The country's intestacy laws (wildly simplified): 1) Married with kids? Money goes to spouse and kids. 2) Married without kids? Money goes to spouse, but maybe some of it to parents, or brothers and sisters, or nephews and nieces. 3) Unmarried? Keep working down the following list until you find somebody alive to give the money to: kids, parents, brothers and sisters (or nephews and nieces), grandparents, uncles and aunts (or cousins), the Crown.
One of the duties of the trustees named in my will (hello to both of you) will be to dispose of all my worldly goods. That's not just any property I may own at the time of my death, but also all the crap I have stashed away around my house. All my CDs and books and gadgets and clothes should be quite easy to deal with, but I wonder what they'll do with all the boxes that are clogging up my spare room. I own loads of stuff that I wouldn't dream of throwing out because it means something to me, but that I can't imagine anybody else would want to keep after I'm gone. What will become of my cuddly womble, or my Top Trumps cards, or all those recorded-off-the-radio cassettes, or my geography exercise books, or that 1972 London bus map, or the notes to my best man's speech, or many hundreds of other items of useless ephemera? Probably best that I'm not around to find out.
But I do hope that whoever sorts out my affairs will search carefully before they bin everything.
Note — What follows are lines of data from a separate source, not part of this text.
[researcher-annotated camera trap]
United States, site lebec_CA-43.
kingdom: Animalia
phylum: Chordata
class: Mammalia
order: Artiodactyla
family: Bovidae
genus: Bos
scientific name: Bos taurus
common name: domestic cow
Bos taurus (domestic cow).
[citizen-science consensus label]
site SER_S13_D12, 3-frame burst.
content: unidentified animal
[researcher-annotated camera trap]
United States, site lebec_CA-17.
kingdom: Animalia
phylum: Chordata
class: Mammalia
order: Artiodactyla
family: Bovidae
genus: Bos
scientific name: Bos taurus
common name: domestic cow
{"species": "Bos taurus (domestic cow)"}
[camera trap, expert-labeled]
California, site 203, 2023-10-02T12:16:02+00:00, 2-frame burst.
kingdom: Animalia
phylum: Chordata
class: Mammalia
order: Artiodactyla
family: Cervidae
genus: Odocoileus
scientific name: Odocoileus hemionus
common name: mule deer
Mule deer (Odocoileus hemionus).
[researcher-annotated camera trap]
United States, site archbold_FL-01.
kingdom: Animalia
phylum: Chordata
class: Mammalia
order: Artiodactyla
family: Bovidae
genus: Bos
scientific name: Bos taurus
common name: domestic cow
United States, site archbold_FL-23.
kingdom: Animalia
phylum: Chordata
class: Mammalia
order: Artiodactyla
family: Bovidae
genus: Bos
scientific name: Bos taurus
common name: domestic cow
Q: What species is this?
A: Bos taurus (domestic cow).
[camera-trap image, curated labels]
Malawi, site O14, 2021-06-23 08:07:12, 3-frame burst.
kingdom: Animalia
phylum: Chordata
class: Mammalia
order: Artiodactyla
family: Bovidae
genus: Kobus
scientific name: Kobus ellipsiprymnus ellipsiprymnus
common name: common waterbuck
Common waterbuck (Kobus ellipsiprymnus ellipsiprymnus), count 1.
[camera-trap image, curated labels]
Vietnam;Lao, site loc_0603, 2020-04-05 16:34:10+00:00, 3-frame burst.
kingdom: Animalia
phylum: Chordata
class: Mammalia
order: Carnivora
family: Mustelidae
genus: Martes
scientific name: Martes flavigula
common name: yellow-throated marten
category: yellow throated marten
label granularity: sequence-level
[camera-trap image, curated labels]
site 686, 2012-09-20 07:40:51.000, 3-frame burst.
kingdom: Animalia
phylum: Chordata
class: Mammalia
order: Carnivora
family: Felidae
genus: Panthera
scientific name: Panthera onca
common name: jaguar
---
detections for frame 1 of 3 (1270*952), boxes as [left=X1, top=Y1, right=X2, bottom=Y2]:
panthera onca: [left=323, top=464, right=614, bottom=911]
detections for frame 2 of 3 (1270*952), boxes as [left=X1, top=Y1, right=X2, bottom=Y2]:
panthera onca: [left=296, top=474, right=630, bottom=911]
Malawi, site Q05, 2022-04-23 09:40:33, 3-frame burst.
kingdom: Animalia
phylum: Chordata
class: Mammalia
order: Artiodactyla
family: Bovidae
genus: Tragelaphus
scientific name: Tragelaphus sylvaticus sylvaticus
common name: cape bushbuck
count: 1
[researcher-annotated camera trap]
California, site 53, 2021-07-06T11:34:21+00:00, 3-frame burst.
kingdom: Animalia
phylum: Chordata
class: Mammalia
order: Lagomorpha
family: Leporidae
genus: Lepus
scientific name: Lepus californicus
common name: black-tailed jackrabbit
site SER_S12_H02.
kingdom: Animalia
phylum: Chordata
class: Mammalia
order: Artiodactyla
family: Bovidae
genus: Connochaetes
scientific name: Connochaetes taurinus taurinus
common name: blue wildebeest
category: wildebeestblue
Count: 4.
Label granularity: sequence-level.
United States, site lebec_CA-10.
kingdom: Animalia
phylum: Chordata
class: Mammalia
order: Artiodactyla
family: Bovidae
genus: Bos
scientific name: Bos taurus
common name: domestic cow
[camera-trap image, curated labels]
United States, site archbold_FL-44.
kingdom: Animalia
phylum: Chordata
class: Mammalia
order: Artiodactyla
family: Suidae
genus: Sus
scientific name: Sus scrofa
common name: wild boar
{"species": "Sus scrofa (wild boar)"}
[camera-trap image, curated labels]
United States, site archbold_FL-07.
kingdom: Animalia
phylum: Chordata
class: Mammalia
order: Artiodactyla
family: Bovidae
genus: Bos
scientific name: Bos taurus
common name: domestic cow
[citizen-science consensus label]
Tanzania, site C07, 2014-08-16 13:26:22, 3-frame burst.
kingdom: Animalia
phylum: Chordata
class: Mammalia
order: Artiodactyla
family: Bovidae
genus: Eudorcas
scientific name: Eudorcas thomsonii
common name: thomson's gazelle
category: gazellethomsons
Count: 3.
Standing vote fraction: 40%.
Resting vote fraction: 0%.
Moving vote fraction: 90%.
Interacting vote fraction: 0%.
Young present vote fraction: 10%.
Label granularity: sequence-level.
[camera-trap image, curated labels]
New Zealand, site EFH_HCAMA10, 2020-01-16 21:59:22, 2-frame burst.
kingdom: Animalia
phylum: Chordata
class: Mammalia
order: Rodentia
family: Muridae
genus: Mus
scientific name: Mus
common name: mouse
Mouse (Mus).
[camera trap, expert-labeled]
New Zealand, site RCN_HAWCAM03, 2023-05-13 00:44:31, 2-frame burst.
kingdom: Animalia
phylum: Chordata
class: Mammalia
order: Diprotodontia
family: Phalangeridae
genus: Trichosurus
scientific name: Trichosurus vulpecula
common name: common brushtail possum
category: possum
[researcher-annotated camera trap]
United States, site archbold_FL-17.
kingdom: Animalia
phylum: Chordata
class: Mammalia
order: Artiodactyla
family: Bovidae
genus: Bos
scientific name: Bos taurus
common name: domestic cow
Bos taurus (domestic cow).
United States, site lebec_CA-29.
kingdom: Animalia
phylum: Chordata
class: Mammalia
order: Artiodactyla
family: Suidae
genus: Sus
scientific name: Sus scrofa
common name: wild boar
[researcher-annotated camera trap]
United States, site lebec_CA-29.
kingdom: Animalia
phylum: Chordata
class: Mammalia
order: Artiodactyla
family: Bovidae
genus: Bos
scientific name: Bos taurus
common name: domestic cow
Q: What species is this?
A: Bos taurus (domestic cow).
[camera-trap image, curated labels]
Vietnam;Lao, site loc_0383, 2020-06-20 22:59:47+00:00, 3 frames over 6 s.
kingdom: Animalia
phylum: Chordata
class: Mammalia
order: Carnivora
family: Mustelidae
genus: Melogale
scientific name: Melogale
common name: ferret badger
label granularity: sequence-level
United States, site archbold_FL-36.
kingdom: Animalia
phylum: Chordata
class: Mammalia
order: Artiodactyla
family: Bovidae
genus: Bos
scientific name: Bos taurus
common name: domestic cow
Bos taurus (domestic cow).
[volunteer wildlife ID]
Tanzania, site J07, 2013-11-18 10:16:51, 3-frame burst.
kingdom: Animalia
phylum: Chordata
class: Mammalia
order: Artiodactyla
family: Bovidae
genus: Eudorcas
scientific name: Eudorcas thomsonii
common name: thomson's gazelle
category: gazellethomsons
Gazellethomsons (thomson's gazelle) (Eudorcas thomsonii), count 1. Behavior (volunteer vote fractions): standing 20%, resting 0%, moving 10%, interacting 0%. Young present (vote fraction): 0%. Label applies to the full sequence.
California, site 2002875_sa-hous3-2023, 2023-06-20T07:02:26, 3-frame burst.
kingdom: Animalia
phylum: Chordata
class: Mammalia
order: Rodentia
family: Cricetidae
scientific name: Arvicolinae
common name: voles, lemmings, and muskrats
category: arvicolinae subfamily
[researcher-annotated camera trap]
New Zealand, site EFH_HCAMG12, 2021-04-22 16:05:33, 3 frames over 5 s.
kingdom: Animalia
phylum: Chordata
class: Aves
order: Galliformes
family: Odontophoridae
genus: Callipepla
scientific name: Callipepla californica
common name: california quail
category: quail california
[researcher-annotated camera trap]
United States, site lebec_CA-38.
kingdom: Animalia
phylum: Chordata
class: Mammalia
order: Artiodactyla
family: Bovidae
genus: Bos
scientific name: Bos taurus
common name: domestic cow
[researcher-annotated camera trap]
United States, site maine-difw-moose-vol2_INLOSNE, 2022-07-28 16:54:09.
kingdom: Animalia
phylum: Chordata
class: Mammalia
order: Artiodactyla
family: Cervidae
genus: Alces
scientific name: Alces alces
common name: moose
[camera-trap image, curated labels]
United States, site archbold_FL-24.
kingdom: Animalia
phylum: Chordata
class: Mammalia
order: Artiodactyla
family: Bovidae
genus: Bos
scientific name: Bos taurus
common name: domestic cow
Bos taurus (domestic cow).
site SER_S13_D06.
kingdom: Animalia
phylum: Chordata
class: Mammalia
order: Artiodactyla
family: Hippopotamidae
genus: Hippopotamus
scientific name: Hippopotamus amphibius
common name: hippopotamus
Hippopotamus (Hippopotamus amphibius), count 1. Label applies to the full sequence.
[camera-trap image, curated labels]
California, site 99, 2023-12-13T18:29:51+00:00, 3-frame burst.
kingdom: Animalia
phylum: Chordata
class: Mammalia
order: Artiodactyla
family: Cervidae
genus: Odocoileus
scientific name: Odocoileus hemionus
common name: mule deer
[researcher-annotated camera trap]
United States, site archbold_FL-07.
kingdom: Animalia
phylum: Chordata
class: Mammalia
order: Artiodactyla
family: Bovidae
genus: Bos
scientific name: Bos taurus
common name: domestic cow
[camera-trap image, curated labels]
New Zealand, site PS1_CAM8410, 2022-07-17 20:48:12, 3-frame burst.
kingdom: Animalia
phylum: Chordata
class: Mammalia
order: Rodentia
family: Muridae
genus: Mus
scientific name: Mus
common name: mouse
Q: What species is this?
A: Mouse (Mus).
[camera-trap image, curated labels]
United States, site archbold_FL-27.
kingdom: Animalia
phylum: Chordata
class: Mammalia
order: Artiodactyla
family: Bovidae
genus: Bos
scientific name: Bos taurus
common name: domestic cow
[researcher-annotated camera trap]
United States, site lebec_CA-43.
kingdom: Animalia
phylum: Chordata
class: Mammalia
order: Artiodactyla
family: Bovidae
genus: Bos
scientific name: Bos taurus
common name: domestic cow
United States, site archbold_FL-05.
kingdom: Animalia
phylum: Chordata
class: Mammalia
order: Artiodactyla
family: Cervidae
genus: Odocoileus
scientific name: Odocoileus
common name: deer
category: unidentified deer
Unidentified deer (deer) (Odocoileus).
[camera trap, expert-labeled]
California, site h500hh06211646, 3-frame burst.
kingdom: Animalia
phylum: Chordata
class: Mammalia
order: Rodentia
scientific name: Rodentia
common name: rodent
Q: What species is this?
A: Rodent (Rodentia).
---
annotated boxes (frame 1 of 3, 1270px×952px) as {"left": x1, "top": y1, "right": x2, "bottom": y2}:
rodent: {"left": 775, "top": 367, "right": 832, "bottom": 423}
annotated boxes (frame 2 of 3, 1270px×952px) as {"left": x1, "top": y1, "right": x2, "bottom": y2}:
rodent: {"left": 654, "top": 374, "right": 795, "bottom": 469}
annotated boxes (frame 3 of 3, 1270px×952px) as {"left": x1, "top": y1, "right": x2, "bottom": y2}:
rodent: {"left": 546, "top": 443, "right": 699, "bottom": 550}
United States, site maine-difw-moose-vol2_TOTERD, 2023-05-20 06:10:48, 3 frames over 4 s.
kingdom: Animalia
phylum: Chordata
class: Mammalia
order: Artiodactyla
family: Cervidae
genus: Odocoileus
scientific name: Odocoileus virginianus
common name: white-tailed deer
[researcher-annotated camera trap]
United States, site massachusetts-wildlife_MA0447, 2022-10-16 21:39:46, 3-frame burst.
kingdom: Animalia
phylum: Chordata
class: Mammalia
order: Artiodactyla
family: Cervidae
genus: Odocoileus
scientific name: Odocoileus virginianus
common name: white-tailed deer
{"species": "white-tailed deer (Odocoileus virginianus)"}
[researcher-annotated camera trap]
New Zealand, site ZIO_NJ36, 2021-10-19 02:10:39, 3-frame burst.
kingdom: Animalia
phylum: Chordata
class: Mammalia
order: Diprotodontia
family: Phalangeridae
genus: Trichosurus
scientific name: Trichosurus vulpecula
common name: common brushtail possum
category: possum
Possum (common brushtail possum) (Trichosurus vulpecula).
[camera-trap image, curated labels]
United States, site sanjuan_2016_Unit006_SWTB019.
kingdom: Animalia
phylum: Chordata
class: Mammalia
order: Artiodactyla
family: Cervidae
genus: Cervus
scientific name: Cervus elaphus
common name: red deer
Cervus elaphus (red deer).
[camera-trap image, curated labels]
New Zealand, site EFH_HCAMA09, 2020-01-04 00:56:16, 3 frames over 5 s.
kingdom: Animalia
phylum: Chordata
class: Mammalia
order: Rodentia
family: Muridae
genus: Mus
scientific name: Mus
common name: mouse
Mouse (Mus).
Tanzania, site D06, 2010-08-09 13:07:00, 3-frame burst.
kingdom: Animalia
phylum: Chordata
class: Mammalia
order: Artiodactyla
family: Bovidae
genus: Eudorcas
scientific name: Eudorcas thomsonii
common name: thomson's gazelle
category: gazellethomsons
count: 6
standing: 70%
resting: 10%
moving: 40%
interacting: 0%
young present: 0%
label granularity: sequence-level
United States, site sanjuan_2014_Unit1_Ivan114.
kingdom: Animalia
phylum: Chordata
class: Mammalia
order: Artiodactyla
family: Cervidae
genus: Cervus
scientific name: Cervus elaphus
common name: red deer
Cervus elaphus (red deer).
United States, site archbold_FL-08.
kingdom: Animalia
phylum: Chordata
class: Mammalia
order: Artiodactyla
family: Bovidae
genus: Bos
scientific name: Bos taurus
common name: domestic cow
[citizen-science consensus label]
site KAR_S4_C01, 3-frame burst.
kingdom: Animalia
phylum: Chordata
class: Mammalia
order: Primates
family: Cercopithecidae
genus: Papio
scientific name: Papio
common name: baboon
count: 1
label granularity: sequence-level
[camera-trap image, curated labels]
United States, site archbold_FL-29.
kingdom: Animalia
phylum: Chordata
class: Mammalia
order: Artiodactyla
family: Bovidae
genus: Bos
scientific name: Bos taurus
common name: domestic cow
I'd hate them to miss my grandmother's teenage autograph book, or the announcement of my father's christening in the local church magazine, or my tiny maternity ward wristband, or the Coronation edition Radio Times, or my complete set of 10 Red Nose Day red noses, amongst several other hidden treasures. Do please have a thorough rummage before you chuck the lot, won't you? Just, er, don't look in the third box down on the right, because that one's probably best burnt <cough> unopened.